His first appointment, as chief of staff, was of a fanatical supporter of Zionism. No diminution of US backing and bank-rolling of Israeli thuggery, then.
The point was made with sharpness and humour and more plausibility than I’m capable of conveying at the most brilliant political meeting I’ve attended in an age, in jam-packed Sandino’s on election night, closely in the company of Emory Douglas, Minister of Culture in the Black Panther Party from its inception in 1967 ‘til it dissolved in 1982, and the Party’s historian and archivist, the great and genial Billy X.
“It’s a wonderful night,” said Emory. “Full of hope, and we have to hold on to the hope, so we can push for the things he promised would come when he fails to deliver. Real change, if it comes, will come from below, just like here, just like anywhere.”
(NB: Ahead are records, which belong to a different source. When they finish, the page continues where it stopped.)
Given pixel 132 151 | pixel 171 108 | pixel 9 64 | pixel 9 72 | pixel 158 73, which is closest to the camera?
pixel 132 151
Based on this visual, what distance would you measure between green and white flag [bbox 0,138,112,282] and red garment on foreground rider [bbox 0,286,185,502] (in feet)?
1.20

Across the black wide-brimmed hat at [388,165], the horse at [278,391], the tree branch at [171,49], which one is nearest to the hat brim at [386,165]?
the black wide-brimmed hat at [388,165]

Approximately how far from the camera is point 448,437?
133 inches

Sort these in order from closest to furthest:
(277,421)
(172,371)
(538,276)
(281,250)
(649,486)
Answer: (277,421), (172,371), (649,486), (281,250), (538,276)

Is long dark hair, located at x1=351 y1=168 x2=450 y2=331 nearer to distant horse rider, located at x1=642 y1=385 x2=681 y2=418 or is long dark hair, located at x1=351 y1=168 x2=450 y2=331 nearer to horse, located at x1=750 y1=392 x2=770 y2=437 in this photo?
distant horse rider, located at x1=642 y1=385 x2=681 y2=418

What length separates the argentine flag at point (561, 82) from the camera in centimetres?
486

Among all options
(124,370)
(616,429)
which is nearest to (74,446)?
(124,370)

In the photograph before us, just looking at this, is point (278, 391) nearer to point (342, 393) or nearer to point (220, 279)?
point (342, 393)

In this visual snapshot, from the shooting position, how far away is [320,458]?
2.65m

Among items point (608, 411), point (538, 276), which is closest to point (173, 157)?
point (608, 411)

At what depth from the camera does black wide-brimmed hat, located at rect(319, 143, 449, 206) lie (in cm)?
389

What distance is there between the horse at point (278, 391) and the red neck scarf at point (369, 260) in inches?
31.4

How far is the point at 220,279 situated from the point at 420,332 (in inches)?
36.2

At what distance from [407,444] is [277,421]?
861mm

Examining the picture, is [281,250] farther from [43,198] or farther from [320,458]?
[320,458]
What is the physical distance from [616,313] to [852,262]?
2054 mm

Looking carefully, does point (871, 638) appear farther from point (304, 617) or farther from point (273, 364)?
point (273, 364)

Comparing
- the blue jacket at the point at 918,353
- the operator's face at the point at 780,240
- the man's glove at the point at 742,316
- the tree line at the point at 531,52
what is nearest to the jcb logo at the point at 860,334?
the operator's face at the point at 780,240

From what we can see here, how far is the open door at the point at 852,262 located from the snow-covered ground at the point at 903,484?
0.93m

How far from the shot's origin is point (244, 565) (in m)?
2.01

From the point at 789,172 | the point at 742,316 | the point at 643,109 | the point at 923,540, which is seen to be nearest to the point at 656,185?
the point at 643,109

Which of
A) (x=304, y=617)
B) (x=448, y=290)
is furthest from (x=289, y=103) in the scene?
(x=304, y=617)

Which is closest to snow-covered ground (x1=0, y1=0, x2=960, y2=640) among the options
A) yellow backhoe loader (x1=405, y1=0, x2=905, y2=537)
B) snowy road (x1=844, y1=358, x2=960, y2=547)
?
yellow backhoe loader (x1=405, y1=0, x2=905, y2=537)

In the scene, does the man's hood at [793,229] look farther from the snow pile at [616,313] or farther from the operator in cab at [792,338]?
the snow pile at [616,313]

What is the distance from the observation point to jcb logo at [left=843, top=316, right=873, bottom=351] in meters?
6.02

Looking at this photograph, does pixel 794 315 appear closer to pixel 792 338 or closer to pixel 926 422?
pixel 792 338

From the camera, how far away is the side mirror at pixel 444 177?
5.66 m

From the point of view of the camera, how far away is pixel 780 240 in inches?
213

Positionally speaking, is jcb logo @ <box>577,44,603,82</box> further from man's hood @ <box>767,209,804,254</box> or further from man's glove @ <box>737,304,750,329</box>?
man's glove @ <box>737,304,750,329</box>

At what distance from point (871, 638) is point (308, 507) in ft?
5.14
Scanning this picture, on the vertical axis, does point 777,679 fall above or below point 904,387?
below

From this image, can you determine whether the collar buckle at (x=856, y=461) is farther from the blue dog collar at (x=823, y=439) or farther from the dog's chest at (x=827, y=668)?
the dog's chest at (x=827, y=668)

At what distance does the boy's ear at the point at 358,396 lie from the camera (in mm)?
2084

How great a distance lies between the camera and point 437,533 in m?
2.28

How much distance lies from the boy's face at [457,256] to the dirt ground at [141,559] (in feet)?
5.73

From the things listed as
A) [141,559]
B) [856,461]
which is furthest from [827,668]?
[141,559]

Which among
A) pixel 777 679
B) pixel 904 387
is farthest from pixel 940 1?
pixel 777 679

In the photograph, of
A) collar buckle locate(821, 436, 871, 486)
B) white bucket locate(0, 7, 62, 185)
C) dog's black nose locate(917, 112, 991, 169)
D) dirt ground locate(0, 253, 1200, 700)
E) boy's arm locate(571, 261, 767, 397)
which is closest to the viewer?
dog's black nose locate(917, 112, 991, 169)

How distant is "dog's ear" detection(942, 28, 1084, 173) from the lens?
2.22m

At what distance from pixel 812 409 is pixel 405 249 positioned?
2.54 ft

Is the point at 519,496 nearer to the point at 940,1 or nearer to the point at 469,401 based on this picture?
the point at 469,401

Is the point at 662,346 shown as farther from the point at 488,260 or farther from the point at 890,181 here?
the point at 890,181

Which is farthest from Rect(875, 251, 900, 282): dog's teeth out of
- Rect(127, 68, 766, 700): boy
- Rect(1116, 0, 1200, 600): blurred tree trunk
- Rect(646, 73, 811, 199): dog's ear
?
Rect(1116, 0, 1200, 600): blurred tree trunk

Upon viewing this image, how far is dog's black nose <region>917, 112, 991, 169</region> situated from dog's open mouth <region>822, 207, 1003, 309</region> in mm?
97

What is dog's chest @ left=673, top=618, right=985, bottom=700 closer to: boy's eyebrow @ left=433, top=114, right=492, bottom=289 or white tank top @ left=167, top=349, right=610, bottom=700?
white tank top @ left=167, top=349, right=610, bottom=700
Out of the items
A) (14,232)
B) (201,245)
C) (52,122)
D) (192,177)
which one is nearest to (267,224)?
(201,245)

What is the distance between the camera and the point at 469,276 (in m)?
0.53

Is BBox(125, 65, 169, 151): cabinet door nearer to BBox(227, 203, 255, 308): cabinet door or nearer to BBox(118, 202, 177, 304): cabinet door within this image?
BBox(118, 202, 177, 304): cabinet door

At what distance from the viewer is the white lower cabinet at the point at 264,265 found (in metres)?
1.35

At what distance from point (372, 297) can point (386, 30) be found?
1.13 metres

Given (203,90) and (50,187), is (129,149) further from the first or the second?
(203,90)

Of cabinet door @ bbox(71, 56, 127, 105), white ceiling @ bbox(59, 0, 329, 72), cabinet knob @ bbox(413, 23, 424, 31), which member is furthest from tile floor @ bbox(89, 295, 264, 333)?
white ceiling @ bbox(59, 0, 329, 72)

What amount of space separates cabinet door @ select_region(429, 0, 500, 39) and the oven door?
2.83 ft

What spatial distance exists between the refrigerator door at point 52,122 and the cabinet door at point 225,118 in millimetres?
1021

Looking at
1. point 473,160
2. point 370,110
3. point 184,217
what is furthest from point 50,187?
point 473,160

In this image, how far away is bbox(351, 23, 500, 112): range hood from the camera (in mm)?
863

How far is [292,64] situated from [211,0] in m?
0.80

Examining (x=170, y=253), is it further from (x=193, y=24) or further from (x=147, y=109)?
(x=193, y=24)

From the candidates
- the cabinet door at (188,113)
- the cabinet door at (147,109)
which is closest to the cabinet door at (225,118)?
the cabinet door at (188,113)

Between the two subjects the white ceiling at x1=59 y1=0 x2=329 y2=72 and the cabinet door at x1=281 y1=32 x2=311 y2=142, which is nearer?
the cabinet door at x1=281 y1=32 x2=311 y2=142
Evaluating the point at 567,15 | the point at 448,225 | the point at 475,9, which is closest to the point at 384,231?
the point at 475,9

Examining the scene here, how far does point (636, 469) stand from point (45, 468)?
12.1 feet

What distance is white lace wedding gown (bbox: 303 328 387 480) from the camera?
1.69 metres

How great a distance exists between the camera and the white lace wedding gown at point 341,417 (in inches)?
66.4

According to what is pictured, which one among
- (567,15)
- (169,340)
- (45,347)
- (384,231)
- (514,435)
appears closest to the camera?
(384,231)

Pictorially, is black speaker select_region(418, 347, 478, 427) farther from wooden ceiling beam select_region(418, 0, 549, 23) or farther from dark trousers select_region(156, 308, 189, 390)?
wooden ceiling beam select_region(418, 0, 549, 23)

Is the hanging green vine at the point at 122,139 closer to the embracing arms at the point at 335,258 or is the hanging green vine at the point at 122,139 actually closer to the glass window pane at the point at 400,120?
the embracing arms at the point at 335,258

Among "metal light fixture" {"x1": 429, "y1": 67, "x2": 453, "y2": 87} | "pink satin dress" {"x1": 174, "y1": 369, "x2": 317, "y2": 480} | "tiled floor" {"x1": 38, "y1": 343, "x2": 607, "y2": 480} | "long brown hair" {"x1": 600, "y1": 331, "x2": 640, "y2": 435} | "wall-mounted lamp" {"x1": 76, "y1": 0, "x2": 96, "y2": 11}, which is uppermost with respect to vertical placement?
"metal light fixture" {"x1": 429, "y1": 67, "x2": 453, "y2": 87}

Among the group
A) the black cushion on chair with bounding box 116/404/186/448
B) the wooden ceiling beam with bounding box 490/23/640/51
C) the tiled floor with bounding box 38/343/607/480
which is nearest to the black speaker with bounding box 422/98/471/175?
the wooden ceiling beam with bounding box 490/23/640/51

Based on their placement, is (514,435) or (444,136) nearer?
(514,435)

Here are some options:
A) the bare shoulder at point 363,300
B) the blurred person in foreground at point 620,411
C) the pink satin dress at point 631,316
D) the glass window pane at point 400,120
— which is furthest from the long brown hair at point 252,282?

Billy X cautions: “Wall Street will still be there. The Israeli lobby will still be there. The chiefs of staff and the CIA, the industrialists, oil barons, the owners of the media, all of them still there, the people with money and their mouthpieces who hate and fear the working class. All Obama has won is the presidency. All the folk who organised for him down in the streets have to stay together, stay strong, if they are to see this through, because the job’s not done, far from done.
“If he seriously tried to make the changes that are needed, they’d kill him. Kill him without even thinking about it. Maybe they will anyway.”
The rest of us should stay real. This bubble will burst.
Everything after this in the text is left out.